Banrisul has 15 (fifteen) committees organs to assist the Executive Board, named:

a) Banking Management Committee;
b) Economic Management Committee;
c) Business Management Committee;
d) Marketing Management Committee;
e) Administrative Management Committee;
f) Internal Controls Management Committee;
g) Information Technology Management Committee;
h) Credit Committee;
i) Personnel Management Committee;
j) Investment Committee;
k) Asset Pricing Committee:
l) Corporate Risk Committee;
m) Treasury Committee;
n) Credit Recovery and Restructuring Management Committee;
IT Demanding Prioritization Committee.

Each Committee has at least 4 (four) and at most 12 (twelve) members, as an exception the Channel Management Committee that has as members, in addition to the Superintendents of the Units, the Regional Superintendents and the General Manager of the Central Office.

Members of the Committees are the Unit Superintendents, Superintendent of Advisory Services, Regional Superintendents, Executive Secretary of the Banking Management Committee and the General Manager of the Central Office, named by the Executive Board.
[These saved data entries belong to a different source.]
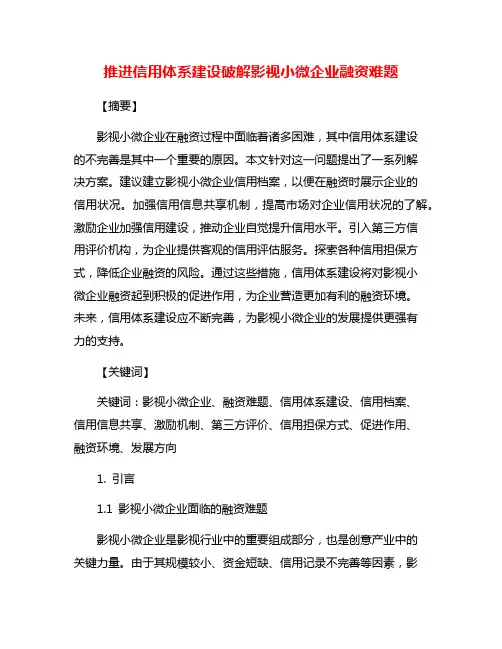 推进信用体系建设破解影视小微企业融资难题

【摘要】

影视小微企业在融资过程中面临着诸多困难，其中信用体系建设的不完善是其中一个重要的原因。本文针对这一问题提出了一系列解决方案。建议建立影视小微企业信用档案，以便在融资时展示企业的信用状况。加强信用信息共享机制，提高市场对企业信用状况的了解。激励企业加强信用建设，推动企业自觉提升信用水平。引入第三方信用评价机构，为企业提供客观的信用评估服务。探索各种信用担保方式，降低企业融资的风险。通过这些措施，信用体系建设将对影视小微企业融资起到积极的促进作用，为企业营造更加有利的融资环境。未来，信用体系建设应不断完善，为影视小微企业的发展提供更强有力的支持。

【关键词】

关键词：影视小微企业、融资难题、信用体系建设、信用档案、信用信息共享、激励机制、第三方评价、信用担保方式、促进作用、融资环境、发展方向

1. 引言

1.1 影视小微企业面临的融资难题

影视小微企业是影视行业中的重要组成部分，也是创意产业中的关键力量。由于其规模较小、资金短缺、信用记录不完善等因素，影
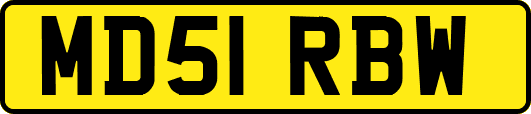 MD51 RBW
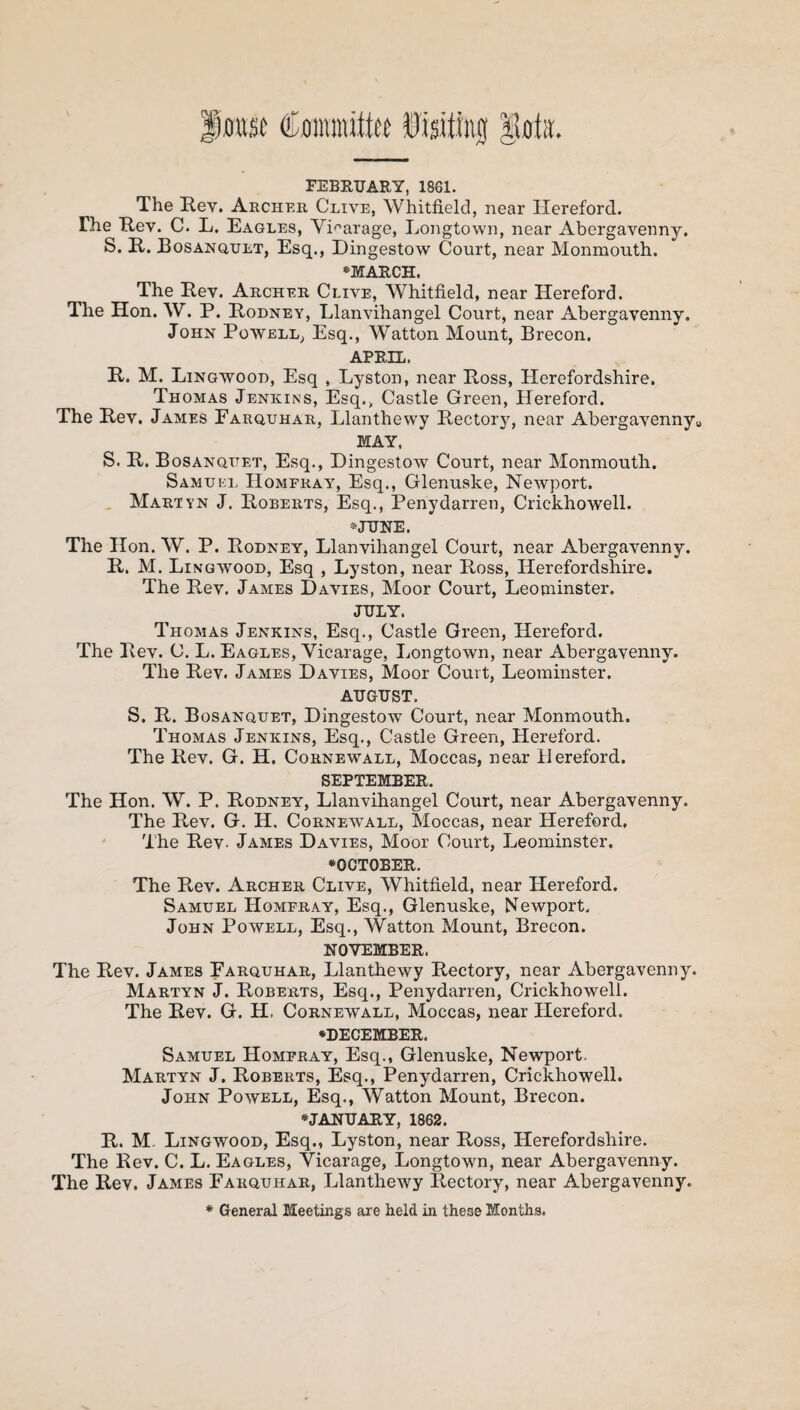 House Committee Visiting Rota.

FEBRUARY, 1861.
The Rev. Archer Clive, Whitfield, near Hereford.
The Rev. C. L. Eagles, Vicarage, Longtown, near Abergavenny.
S. R. Bosanquet, Esq., Dingestow Court, near Monmouth.

*MARCH.
The Rev. Archer Clive, Whitfield, near Hereford.
The Hon. W. P. Rodney, Llanvihangel Court, near Abergavenny.
John Powell, Esq., Watton Mount, Brecon.

APRIL.
R. M. Lingwood, Esq , Lyston, near Ross, Herefordshire.
Thomas Jenkins, Esq., Castle Green, Hereford.
The Rev. James Farquhar, Llanthewy Rectory, near Abergavenny.

MAY.
S. R. Bosanquet, Esq., Dingestow Court, near Monmouth.
Samuel Homfray, Esq., Glenuske, Newport.
Martyn J. Roberts, Esq., Penydarren, Crickhowell.

*JUNE.
The Hon. W. P. Rodney, Llanvihangel Court, near Abergavenny.
R. M. Lingwood, Esq , Lyston, near Ross, Herefordshire.
The Rev. James Davies, Moor Court, Leominster.

JULY.
Thomas Jenkins, Esq., Castle Green, Hereford.
The Rev. C. L. Eagles, Vicarage, Longtown, near Abergavenny.
The Rev. James Davies, Moor Court, Leominster.

AUGUST.
S. R. Bosanquet, Dingestow Court, near Monmouth.
Thomas Jenkins, Esq., Castle Green, Hereford.
The Rev. G. H. Cornewall, Moccas, near Hereford.

SEPTEMBER.
The Hon. W. P. Rodney, Llanvihangel Court, near Abergavenny.
The Rev. G. H. Cornewall, Moccas, near Hereford.
The Rev. James Davies, Moor Court, Leominster.

*OCTOBER.
The Rev. Archer Clive, Whitfield, near Hereford.
Samuel Homfray, Esq., Glenuske, Newport.
John Powell, Esq., Watton Mount, Brecon.

NOVEMBER.
The Rev. James Farquhar, Llanthewy Rectory, near Abergavenny.
Martyn J. Roberts, Esq., Penydarren, Crickhowell.
The Rev. G. H. Cornewall, Moccas, near Hereford.

*DECEMBER.
Samuel Homfray, Esq., Glenuske, Newport.
Martyn J. Roberts, Esq., Penydarren, Crickhowell.
John Powell, Esq., Watton Mount, Brecon.

*JANUARY, 1862.
R. M. Lingwood, Esq., Lyston, near Ross, Herefordshire.
The Rev. C. L. Eagles, Vicarage, Longtown, near Abergavenny.
The Rev. James Farquhar, Llanthewy Rectory, near Abergavenny.

* General Meetings are held in these Months.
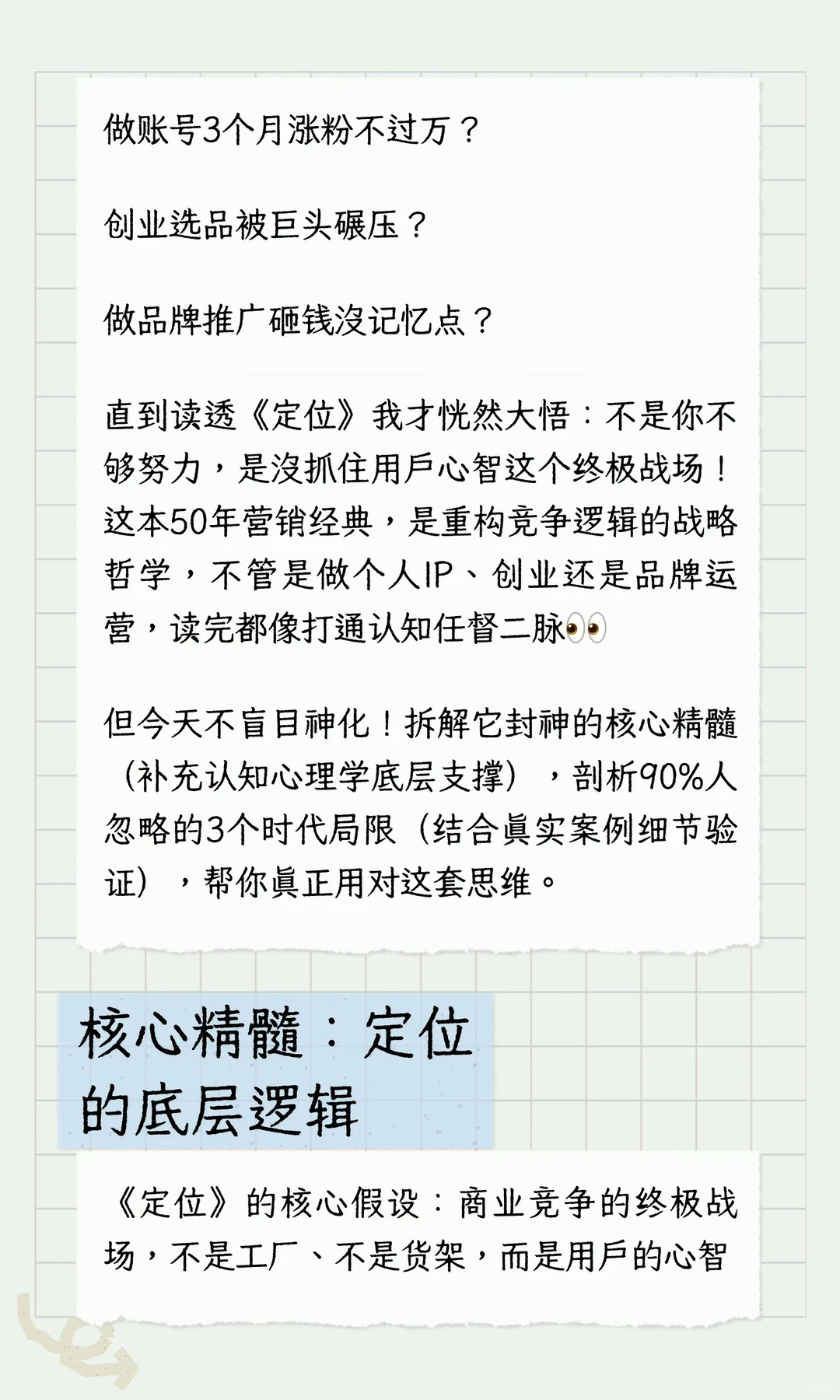 做账号3个月涨粉不过万？

创业选品被巨头碾压？

做品牌推广砸钱没记忆点？

直到读透《定位》我才恍然大悟：不是你不够努力，是没抓住用户心智这个终极战场！这本50年营销经典，是重构竞争逻辑的战略哲学，不管是做个人IP、创业还是品牌运营，读完都像打通认知任督二脉👀

但今天不盲目神化！拆解它封神的核心精髓（补充认知心理学底层支撑），剖析90%人忽略的3个时代局限（结合真实案例细节验证），帮你真正用对这套思维。

核心精髓：定位的底层逻辑

《定位》的核心假设：商业竞争的终极战场，不是工厂、不是货架，而是用户的心智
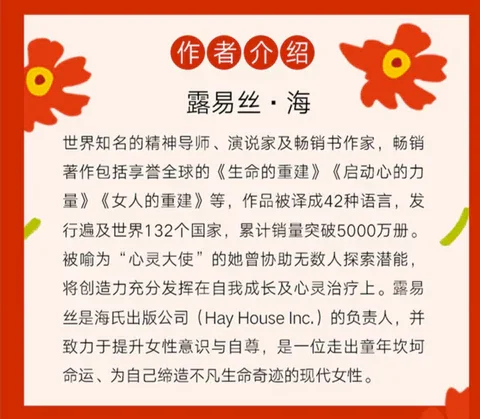 作者介绍

露易丝·海

世界知名的精神导师、演说家及畅销书作家，畅销著作包括享誉全球的《生命的重建》《启动心的力量》《女人的重建》等，作品被译成42种语言，发行遍及世界132个国家，累计销量突破5000万册。被喻为“心灵大使”的她曾协助无数人探索潜能，将创造力充分发挥在自我成长及心灵治疗上。露易丝是海氏出版公司（Hay House Inc.）的负责人，并致力于提升女性意识与自尊，是一位走出童年坎坷命运、为自己缔造不凡生命奇迹的现代女性。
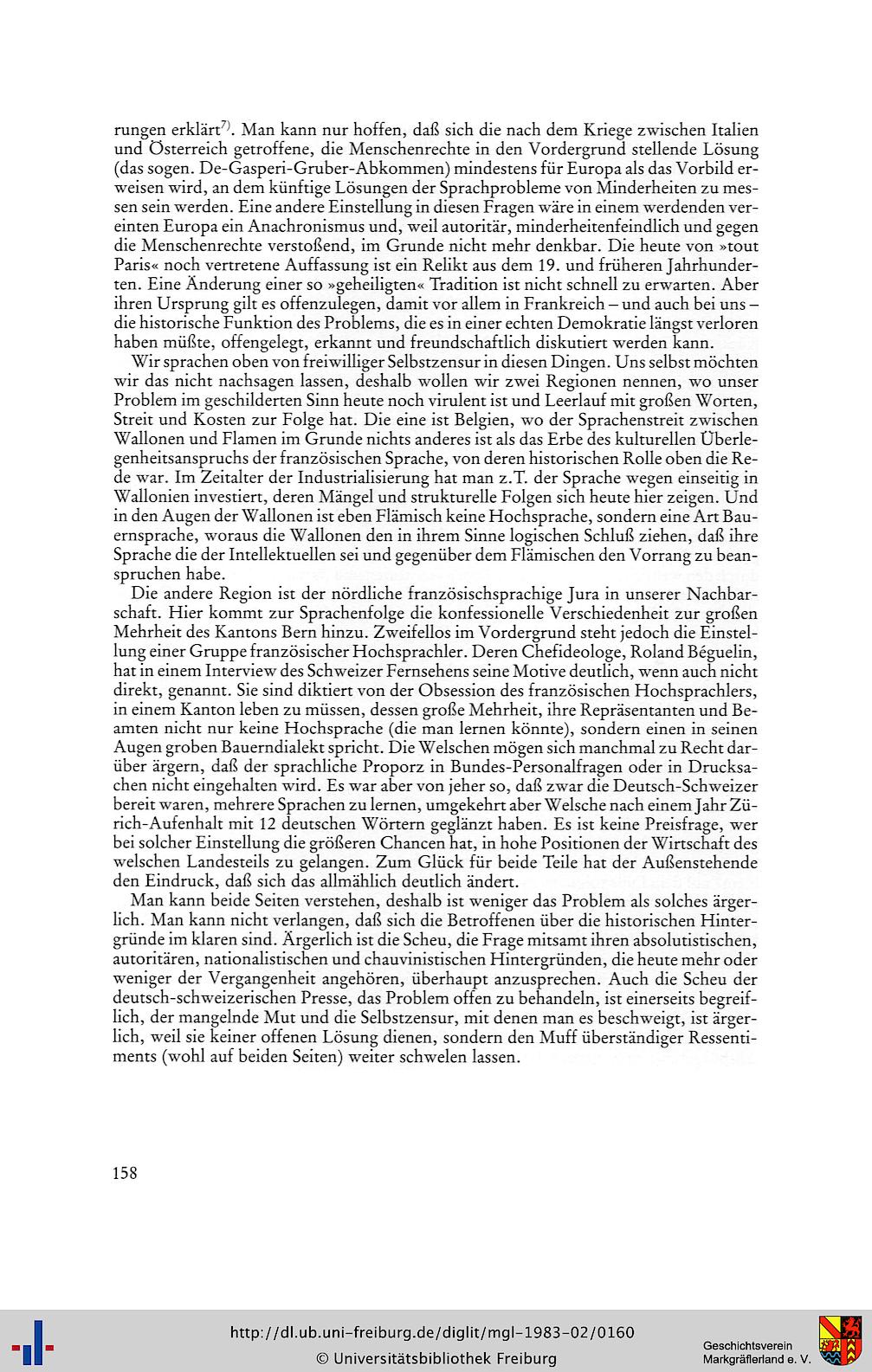 rungen erklärt$^{7)}$. Man kann nur hoffen, daß sich die nach dem Kriege zwischen Italien und Österreich getroffene, die Menschenrechte in den Vordergrund stellende Lösung (das sogen. De-Gasperi-Gruber-Abkommen) mindestens für Europa als das Vorbild erweisen wird, an dem künftige Lösungen der Sprachprobleme von Minderheiten zu messen sein werden. Eine andere Einstellung in diesen Fragen wäre in einem werdenden vereinten Europa ein Anachronismus und, weil autoritär, minderheitenfeindlich und gegen die Menschenrechte verstoßend, im Grunde nicht mehr denkbar. Die heute von »tout Paris« noch vertretene Auffassung ist ein Relikt aus dem 19. und früheren Jahrhunderten. Eine Änderung einer so »geheiligten« Tradition ist nicht schnell zu erwarten. Aber ihren Ursprung gilt es offenzulegen, damit vor allem in Frankreich – und auch bei uns – die historische Funktion des Problems, die es in einer echten Demokratie längst verloren haben müßte, offengelegt, erkannt und freundschaftlich diskutiert werden kann.

Wir sprachen oben von freiwilliger Selbstzensur in diesen Dingen. Uns selbst möchten wir das nicht nachsagen lassen, deshalb wollen wir zwei Regionen nennen, wo unser Problem im geschilderten Sinn heute noch virulent ist und Leerlauf mit großen Worten, Streit und Kosten zur Folge hat. Die eine ist Belgien, wo der Sprachenstreit zwischen Wallonen und Flamen im Grunde nichts anderes ist als das Erbe des kulturellen Überlegenheitsanspruchs der französischen Sprache, von deren historischen Rolle oben die Rede war. Im Zeitalter der Industrialisierung hat man z.T. der Sprache wegen einseitig in Wallonien investiert, deren Mängel und strukturelle Folgen sich heute hier zeigen. Und in den Augen der Wallonen ist eben Flämisch keine Hochsprache, sondern eine Art Bauernsprache, woraus die Wallonen den in ihrem Sinne logischen Schluß ziehen, daß ihre Sprache die der Intellektuellen sei und gegenüber dem Flämischen den Vorrang zu beanspruchen habe.

Die andere Region ist der nördliche französischsprachige Jura in unserer Nachbarschaft. Hier kommt zur Sprachenfolge die konfessionelle Verschiedenheit zur großen Mehrheit des Kantons Bern hinzu. Zweifellos im Vordergrund steht jedoch die Einstellung einer Gruppe französischer Hochsprachler. Deren Chefideologe, Roland Béguelin, hat in einem Interview des Schweizer Fernsehens seine Motive deutlich, wenn auch nicht direkt, genannt. Sie sind diktiert von der Obsession des französischen Hochsprachlers, in einem Kanton leben zu müssen, dessen große Mehrheit, ihre Repräsentanten und Beamten nicht nur keine Hochsprache (die man lernen könnte), sondern einen in seinen Augen groben Bauerndialekt spricht. Die Welschen mögen sich manchmal zu Recht darüber ärgern, daß der sprachliche Proporz in Bundes-Personalfragen oder in Drucksachen nicht eingehalten wird. Es war aber von jeher so, daß zwar die Deutsch-Schweizer bereit waren, mehrere Sprachen zu lernen, umgekehrt aber Welsche nach einem Jahr Zürich-Aufenhalt mit 12 deutschen Wörtern geglänzt haben. Es ist keine Preisfrage, wer bei solcher Einstellung die größeren Chancen hat, in hohe Positionen der Wirtschaft des welschen Landesteils zu gelangen. Zum Glück für beide Teile hat der Außenstehende den Eindruck, daß sich das allmählich deutlich ändert.

Man kann beide Seiten verstehen, deshalb ist weniger das Problem als solches ärgerlich. Man kann nicht verlangen, daß sich die Betroffenen über die historischen Hintergründe im klaren sind. Ärgerlich ist die Scheu, die Frage mitsamt ihren absolutistischen, autoritären, nationalistischen und chauvinistischen Hintergründen, die heute mehr oder weniger der Vergangenheit angehören, überhaupt anzusprechen. Auch die Scheu der deutsch-schweizerischen Presse, das Problem offen zu behandeln, ist einerseits begreiflich, der mangelnde Mut und die Selbstzensur, mit denen man es beschweigt, ist ärgerlich, weil sie keiner offenen Lösung dienen, sondern den Muff überständiger Ressentiments (wohl auf beiden Seiten) weiter schwelen lassen.

158

http://dl.ub.uni-freiburg.de/diglit/mgl-1983-02/0160
© Universitätsbibliothek Freiburg

Geschichtsverein
Markgräflerland e. V.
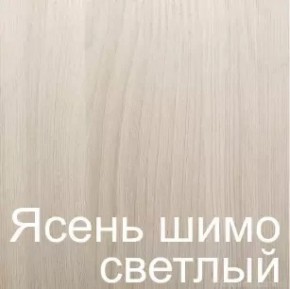 Ясень шимо светлый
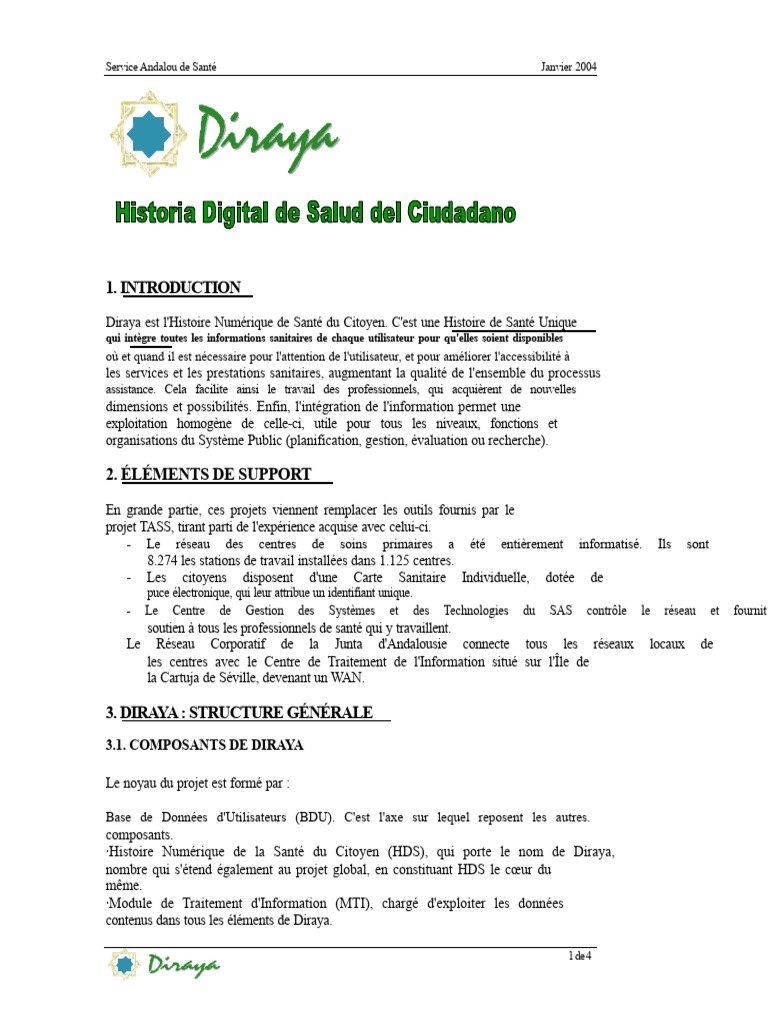 Service Andalou de Santé

Janvier 2004

Diraya

Historia Digital de Salud del Ciudadano

1. INTRODUCTION

Diraya est l'Histoire Numérique de Santé du Citoyen. C'est une Histoire de Santé Unique qui intègre toutes les informations sanitaires de chaque utilisateur pour qu'elles soient disponibles où et quand il est nécessaire pour l'attention de l'utilisateur, et pour améliorer l'accessibilité à les services et les prestations sanitaires, augmentant la qualité de l'ensemble du processus assistance. Cela facilite ainsi le travail des professionnels, qui acquièrent de nouvelles dimensions et possibilités. Enfin, l'intégration de l'information permet une exploitation homogène de celle-ci, utile pour tous les niveaux, fonctions et organisations du Système Public (planification, gestion, évaluation ou recherche).

2. ÉLÉMENTS DE SUPPORT

En grande partie, ces projets viennent remplacer les outils fournis par le projet TASS, tirant parti de l'expérience acquise avec celui-ci.

- Le réseau des centres de soins primaires a été entièrement informatisé. Ils sont 8.274 les stations de travail installées dans 1.125 centres.
- Les citoyens disposent d'une Carte Sanitaire Individuelle, dotée de puce électronique, qui leur attribue un identifiant unique.
- Le Centre de Gestion des Systèmes et des Technologies du SAS contrôle le réseau et fournit soutien à tous les professionnels de santé qui y travaillent.

Le Réseau Corporatif de la Junta d'Andalousie connecte tous les réseaux locaux de les centres avec le Centre de Traitement de l'Information situé sur l'Île de la Cartuja de Séville, devenant un WAN.

3. DIRAYA : STRUCTURE GÉNÉRALE

3.1. COMPOSANTS DE DIRAYA

Le noyau du projet est formé par :

Base de Données d'Utilisateurs (BDU). C'est l'axe sur lequel reposent les autres. composants.
·Histoire Numérique de la Santé du Citoyen (HDS), qui porte le nom de Diraya, nombre qui s'étend également au projet global, en constituant HDS le cœur du même.
·Module de Traitement d'Information (MTI), chargé d'exploiter les données contenus dans tous les éléments de Diraya.

Diraya

1 de 4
The Banking Management Committee is composed of Executive Officers and Coordinators of other Committees.

The Coordinator of the Committee or the Group is entrusted with convening and presiding over the meetings of the respective organ. Subject to the regulations of the Executive Board, it is due to each Committee opine on matters pertaining to its respective area, after being submitting them to the Executive Board for discussion. The Executive Board shall determine the scope of the Committees, within which they shall have decision-making power. The Coordinators of the Committees and the Groups, if any, shall be nominated by the Executive Board and shall be represented at the monthly meetings of the Executive Board.